Israel Hate Spells Trouble in Tehran

Quds Day in Iran is always marked by speeches noted for their anti-Semitic and anti-Zionist rhetoric. This year was no exception. In a speech already condemned by Baroness Ashton – lead negotiator in the P5+1 talks on Iranian nuclear proliferation – President Mahmoud Ahmadinejad labelled Israel a “malignant cancer” and the state’s endurance “an insult to all humanity”, adding that “the fake Zionist regime would soon fade away from geography and every inch of the occupied territories be returned to Palestinians”.

Ahmadinejad’s particularly vociferous and violent address in Tehran, however, signifies deeper problems on the home front. His aggressive language can be taken as a sign that the sanctions imposed by segments of the international community are working and the regime’s popularity is waning as a consequence.

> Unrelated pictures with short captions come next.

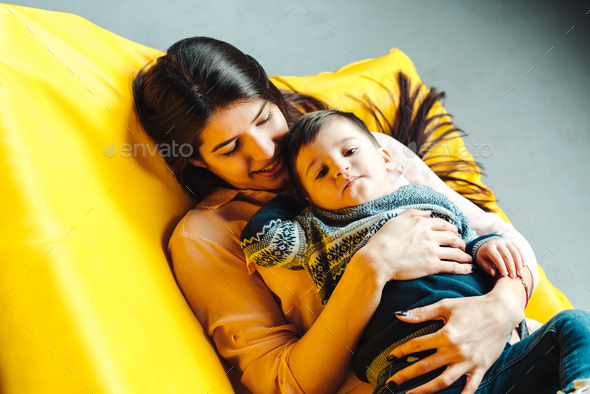 Mother and little son play at home - Stock Photo - Images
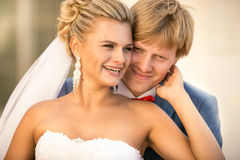 Monochrome portrait of happy bride and groom kissing at alcove Stock Photography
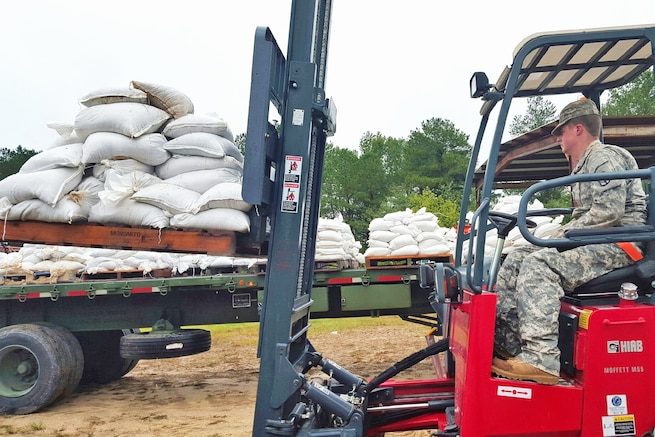 U.S. Army Spc. Joshua Monk helps move and deliver sandbags to county emergency managers during flood response in Chesterfield, S.C., Oct. 3, 2015. Monk is a forklift operator with the 1052nd Transportation Company, South Carolina National Guard. State officials projected historic amounts of rainfall for the region after a weather system collided with the outer bands of Hurricane Joaquin off the coast. South Carolina National Guard photo by Sgt. David Erskine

When their grip on power loosens, leaders both democratic and autocratic often turn towards jingoism to rally the populace against another as a form of distraction. It is not coincidental, for example, that Argentinian leaders from General Galtieri to Cristina Fernández de Kirchner have suddenly remembered their need to regain the Falklands at times when economic conditions are taking a turn for the worse. The same can be said of Nicolas Sarkozy’s decision to round up and deport thousands of Romany gypsies in the summer of 2010, when the unemployment rate in France was climbing and his approval rating slipping.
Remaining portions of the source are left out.